Plague had drastic and permanent effects on the social fabric of the entire world. Food production was severely disrupted because there were fewer hands to grow and harvest food. Famine usually followed a plague epidemic. The number of plague deaths reduced the number of available marriage partners at a time when producing children was essential in order to prevent extinction of an ancestral line (or an entire cultural or national grouping). Mating between survivors provided benefits – it reduced the pool of potential plague victims by strengthening the immune systems of the resulting offspring. The plague bacillus also benefited: successive plague outbreaks killed fewer and fewer people, ensuring the survival of the bacillus – it couldn’t live without a host to infect and needed time to reinvigorate; this, along with scientific and medical advances, explains the episodic nature of contemporary plague epidemics (the most recent in the 1950s that killed more than 15 million, most of them in India; Butler T. Plague and Other Yersinia Infections. New York: Plenum Medical Books, 1983).
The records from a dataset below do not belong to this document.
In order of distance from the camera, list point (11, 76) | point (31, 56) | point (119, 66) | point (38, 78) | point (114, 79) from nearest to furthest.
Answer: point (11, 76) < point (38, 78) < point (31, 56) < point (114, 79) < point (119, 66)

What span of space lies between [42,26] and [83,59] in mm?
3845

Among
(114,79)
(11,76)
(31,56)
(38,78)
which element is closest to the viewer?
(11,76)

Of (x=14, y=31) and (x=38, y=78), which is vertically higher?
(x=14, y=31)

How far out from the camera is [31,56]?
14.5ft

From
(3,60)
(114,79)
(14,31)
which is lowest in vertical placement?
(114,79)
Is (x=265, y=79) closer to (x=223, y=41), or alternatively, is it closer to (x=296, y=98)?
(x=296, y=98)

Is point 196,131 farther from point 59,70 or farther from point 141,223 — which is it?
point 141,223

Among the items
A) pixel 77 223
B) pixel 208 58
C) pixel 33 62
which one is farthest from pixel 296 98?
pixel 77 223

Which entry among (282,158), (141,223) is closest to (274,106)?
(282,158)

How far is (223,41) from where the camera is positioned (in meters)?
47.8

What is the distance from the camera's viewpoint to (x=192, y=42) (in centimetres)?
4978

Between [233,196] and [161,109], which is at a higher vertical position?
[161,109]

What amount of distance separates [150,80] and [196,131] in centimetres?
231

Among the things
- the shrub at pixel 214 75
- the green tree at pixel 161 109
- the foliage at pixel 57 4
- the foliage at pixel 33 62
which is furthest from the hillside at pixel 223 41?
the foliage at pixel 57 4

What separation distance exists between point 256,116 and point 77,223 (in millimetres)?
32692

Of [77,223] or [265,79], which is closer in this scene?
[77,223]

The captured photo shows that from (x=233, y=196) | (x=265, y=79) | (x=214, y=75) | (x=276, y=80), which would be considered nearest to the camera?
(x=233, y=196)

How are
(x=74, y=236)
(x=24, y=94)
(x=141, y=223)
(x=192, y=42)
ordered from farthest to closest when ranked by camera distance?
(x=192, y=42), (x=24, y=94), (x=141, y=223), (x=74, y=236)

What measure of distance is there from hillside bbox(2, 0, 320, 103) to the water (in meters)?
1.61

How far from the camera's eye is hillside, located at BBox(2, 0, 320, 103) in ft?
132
The widespread social and economic disruption that accompanied plague pandemics altered cultural distinctions between communities and between the nations of the ancient world (Rosen, W. Justinian’s Flea: The first great plague and the end of the Roman Empire. New York: Viking Penguin, 2007). Accounts of the medieval plague pandemic, such as Boccaccio’s Decameron (1348), contain vivid descriptions of ‘the pestilence’, as plague was then known. Contemporary studies of the consequences of plague have increased our understanding of the epidemiology of plague and led to improvements in public health policy and the development of pharmaceuticals to combat infectious disease epidemics.
For my family, the consequence of the 14th Century plague pandemic may be the legacy of a super-gene that confers survival benefits on those of us who carry it, courtesy of Michele and Giovanni.